Article XXIV of the 39 Articles reflects the Reformers’ intentions. Thomas Cranmer, who wrote it, was familiar with the work of Martin Luther, and may have met both him and Huldrych Zwingli, the great Zurich reformer. The Article is entitled,

‘Article XXIV: Of speaking in the congregation in such a tongue as the people understandeth.

It says:

It is a thing plainly repugnant to the word of God, and the custom of the primitive Church, to have publick Prayer in the Church, or to minister the Sacraments in a tongue not understanded of the people.’

You can find Art XXIV on page 621 at the back of your little blue Prayer Book. As a small aside, you can look at the whole Letter to the Hebrews as another angle on the whole theology of priesthood. A lot of the Letter, its main theme, is taken up with discussion of Jesus’ position as a priest ‘of the order of Melchizedek’, which is an idea that only people steeped in the Old Testament, Jews or Jewish converts to Christianity, would understand.

The Jews never referred to God by name. God was the great ‘I am’, and anyone who met God face-to-face would be destroyed by the sight. Only the prophets and priests of the Temple could encounter God face-to-face and survive. And the Letter to the Hebrews goes into great detail in explaining how Jesus is indeed a true priest, with a direct line to God the Father.
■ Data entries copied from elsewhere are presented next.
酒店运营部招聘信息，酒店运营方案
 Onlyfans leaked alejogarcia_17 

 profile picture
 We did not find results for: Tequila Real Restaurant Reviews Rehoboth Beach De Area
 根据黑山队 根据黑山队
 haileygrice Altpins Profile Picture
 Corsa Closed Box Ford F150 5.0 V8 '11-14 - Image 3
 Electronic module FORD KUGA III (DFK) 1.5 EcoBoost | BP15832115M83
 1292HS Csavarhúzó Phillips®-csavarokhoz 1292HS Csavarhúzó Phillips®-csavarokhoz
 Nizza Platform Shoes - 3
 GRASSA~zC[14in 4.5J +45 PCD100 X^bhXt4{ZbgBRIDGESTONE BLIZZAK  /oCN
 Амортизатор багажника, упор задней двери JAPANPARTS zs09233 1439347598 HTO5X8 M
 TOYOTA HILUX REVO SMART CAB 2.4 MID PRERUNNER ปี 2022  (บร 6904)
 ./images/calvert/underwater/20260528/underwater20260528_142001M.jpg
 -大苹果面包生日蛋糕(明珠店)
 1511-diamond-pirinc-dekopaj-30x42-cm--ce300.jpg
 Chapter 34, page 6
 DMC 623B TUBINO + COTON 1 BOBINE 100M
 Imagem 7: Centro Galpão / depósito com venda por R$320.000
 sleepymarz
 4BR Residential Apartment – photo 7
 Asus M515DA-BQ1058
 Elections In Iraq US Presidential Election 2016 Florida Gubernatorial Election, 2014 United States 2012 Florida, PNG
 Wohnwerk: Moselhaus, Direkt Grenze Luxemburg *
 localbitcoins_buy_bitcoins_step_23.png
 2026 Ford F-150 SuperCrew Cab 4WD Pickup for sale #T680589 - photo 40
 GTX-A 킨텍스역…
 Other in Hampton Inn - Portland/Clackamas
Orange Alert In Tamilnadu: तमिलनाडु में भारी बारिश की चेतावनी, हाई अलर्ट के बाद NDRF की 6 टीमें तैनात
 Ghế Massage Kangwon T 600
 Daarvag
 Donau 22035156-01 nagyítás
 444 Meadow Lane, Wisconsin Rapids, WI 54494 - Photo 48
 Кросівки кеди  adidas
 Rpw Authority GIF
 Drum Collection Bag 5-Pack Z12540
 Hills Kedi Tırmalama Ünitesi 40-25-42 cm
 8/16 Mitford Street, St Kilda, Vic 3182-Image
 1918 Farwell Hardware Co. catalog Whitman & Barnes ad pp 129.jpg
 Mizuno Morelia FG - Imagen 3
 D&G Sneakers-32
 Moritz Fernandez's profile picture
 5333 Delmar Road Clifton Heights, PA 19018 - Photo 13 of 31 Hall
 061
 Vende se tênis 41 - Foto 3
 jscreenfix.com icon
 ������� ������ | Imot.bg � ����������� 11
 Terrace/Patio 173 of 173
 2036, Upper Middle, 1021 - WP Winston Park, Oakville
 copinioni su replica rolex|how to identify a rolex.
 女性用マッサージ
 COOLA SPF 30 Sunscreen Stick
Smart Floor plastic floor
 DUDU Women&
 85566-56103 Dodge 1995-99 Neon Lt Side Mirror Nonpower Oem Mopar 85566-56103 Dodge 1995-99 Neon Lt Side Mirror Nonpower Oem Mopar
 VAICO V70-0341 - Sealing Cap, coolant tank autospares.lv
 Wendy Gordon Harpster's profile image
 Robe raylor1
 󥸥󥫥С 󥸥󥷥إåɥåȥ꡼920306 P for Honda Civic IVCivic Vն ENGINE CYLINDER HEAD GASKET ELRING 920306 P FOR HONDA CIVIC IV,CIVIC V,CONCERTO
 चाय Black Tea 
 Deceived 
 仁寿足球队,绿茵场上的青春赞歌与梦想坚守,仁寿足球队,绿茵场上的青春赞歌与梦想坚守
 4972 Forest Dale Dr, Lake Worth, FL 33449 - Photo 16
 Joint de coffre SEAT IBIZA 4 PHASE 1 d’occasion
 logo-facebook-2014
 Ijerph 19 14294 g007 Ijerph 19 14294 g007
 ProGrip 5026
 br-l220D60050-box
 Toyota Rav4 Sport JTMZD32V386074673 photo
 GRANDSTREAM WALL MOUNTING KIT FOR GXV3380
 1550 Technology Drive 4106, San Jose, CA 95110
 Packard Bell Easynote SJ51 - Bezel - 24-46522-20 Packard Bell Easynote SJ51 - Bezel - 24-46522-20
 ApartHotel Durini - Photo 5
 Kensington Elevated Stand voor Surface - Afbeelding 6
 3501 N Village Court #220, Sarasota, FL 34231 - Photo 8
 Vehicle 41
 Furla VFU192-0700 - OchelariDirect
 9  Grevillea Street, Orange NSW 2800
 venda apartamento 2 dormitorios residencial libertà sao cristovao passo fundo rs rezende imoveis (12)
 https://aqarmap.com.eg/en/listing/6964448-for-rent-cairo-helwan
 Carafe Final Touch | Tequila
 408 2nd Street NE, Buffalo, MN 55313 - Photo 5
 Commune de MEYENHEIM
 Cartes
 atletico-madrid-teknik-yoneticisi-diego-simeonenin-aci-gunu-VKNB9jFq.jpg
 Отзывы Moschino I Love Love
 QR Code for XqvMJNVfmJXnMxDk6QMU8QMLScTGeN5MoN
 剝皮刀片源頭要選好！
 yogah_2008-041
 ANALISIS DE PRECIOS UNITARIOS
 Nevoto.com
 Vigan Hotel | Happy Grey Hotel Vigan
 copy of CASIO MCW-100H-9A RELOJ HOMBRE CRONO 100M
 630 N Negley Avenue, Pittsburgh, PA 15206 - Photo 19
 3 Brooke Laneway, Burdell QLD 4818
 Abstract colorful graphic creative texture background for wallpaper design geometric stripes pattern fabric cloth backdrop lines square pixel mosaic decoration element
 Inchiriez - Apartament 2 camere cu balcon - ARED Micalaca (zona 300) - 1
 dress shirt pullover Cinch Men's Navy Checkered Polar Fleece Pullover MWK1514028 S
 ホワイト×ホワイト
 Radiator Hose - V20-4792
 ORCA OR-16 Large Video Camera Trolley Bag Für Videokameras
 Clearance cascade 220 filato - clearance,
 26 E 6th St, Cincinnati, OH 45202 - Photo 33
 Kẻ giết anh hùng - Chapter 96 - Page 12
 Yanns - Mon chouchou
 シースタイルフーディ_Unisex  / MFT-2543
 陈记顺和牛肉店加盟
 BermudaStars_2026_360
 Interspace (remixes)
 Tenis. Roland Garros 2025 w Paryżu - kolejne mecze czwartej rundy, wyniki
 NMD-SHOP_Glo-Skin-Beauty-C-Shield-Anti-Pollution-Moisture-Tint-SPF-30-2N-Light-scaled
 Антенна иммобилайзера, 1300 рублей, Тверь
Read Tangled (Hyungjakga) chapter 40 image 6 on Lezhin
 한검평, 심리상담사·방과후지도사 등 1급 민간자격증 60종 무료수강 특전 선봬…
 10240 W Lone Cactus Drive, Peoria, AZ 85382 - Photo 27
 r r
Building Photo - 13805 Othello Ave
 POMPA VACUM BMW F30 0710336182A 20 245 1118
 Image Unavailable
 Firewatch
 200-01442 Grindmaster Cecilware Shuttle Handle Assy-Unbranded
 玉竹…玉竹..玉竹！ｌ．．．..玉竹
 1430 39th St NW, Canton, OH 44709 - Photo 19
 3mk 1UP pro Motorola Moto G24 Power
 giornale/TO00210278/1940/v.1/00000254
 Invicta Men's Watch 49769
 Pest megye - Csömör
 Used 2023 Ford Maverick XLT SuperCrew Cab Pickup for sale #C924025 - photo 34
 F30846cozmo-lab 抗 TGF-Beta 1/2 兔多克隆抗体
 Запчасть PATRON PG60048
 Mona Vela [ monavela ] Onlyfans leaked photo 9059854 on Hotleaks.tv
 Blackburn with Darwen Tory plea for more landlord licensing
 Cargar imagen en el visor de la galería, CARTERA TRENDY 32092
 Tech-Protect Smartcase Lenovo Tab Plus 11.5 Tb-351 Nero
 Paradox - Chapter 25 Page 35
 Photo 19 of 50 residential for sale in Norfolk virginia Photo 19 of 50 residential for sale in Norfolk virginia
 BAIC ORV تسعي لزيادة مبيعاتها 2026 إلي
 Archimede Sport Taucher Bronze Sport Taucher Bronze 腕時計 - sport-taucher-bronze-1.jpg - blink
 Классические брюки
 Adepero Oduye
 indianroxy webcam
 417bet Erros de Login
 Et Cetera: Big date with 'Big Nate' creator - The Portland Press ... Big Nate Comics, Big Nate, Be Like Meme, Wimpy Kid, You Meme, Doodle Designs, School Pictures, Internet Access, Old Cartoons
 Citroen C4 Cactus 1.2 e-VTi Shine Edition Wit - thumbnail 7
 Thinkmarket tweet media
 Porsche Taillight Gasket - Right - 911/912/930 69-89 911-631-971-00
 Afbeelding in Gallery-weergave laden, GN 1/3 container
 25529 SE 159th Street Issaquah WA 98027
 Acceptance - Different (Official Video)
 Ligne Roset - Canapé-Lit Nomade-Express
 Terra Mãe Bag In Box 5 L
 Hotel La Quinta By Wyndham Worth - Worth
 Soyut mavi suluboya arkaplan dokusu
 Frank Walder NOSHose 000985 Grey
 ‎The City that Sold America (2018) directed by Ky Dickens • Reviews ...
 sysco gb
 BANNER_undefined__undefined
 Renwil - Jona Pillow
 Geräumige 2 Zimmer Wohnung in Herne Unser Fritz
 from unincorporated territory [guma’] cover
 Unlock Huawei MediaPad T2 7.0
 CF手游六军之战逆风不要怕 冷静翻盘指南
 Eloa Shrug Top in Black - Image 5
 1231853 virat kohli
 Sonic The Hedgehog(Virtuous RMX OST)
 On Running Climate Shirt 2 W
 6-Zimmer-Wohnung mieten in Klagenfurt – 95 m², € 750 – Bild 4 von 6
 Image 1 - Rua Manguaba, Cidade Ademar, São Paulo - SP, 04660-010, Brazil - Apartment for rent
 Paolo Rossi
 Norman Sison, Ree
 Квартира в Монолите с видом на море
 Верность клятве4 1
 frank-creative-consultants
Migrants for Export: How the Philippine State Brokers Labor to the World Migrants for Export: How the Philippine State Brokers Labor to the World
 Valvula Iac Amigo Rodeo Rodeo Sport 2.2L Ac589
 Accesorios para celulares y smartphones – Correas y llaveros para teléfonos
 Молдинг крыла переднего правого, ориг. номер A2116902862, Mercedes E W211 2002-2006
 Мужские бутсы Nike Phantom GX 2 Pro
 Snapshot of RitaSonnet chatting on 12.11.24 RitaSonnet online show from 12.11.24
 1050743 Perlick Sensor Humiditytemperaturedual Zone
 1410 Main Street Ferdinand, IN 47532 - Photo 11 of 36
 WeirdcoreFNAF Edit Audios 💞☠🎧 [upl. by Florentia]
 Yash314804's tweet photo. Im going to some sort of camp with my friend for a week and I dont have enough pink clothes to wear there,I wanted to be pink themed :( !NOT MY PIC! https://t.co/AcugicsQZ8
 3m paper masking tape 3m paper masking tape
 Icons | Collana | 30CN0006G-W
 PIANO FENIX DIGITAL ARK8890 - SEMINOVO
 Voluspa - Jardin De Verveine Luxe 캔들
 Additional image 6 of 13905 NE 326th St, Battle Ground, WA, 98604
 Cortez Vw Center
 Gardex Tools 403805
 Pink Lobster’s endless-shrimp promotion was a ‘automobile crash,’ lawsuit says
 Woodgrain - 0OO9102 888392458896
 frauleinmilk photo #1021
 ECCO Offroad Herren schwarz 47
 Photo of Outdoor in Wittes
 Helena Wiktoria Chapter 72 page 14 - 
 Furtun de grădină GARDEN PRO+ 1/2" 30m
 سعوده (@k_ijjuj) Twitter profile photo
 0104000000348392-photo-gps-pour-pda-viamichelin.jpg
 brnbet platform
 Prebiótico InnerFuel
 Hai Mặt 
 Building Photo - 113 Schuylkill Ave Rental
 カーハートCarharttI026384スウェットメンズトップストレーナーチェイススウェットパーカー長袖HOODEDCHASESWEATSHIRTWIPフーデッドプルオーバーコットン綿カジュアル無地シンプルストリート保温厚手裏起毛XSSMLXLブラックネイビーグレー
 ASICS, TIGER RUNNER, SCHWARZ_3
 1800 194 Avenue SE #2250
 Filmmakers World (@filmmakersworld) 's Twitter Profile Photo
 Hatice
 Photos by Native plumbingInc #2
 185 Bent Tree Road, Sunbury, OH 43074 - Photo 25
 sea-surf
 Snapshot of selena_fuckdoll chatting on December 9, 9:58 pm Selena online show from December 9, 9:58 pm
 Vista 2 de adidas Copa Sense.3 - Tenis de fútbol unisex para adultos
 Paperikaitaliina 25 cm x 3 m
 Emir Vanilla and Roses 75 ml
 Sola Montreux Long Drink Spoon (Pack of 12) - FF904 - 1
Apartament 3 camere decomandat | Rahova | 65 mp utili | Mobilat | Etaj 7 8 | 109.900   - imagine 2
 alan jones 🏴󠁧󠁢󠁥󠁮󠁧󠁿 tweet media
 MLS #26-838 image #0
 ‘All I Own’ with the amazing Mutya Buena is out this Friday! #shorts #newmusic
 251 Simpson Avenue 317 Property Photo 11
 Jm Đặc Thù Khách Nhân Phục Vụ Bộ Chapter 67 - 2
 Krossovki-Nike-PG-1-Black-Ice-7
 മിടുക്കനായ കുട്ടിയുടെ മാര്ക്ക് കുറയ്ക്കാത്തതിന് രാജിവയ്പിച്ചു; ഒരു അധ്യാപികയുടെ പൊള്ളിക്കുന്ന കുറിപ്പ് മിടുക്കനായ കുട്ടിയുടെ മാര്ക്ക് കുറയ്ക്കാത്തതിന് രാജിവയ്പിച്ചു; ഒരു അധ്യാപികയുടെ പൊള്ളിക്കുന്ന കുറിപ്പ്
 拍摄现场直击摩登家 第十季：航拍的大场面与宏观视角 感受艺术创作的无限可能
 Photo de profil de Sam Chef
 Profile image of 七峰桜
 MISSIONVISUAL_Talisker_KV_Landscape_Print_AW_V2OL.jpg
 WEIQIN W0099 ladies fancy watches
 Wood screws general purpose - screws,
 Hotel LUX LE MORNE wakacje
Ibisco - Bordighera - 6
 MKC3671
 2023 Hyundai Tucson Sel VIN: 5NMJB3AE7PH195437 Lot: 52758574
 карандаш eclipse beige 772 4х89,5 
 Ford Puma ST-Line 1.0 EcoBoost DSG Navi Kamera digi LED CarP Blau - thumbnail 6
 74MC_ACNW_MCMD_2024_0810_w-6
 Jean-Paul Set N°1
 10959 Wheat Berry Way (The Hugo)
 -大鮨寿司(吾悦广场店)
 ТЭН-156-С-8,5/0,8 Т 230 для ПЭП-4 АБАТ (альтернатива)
Contrast that with the Reformation, Protestant, idea of the ‘priesthood of all believers’, (originally espoused by Luther and Calvin, following 1 Peter 2:9, which says, ‘But ye are a chosen generation, a royal priesthood, an holy nation, a peculiar people…’), the belief that you didn’t need a priest to stand between you and God. Any worshipper, any true believer, was his own priest. So in this earliest English translation, adopted by King James’ translators, a Greek word which means to prepare or to restore – ‘may the God of peace prepare you, make you up to the task’ – which I suppose is a bit like being ‘complete’ in the sense of the ‘Compleat Angler’, fully qualified, fully prepared, becomes, ‘perfect’. Make you perfect.

Perhaps I’m being too finicky about words here. Perhaps we do really know what it is to be made ‘perfect in every good work to do his will’. But it’s not all down to us whether we are ‘perfect’. Whether we have 20-20 spiritual vision or not is a question of grace; God has either blessed us with it or He hasn’t. There’s another version of the Hebrews blessing which is perhaps a bit closer to our modern way of thinking and expressing what we mean. This is:

‘May Christ the Son of God perfect in you the image of his glory

and gladden your hearts with the good news of his kingdom’

‘Perfect in you’ the image. Make it perfect. Not make you perfect, though. But in Hebrews it is a prayer for you: and it is to make you perfect. Not perfectly formed, necessarily, but perfectly equipped.

So let us pray.

May the God of peace,

that brought again from the dead our Lord Jesus,

that great shepherd of the sheep,

through the blood of the everlasting covenant,
Make us perfect in every good work to do his will,

working in us that which is wellpleasing in his sight, through Jesus Christ.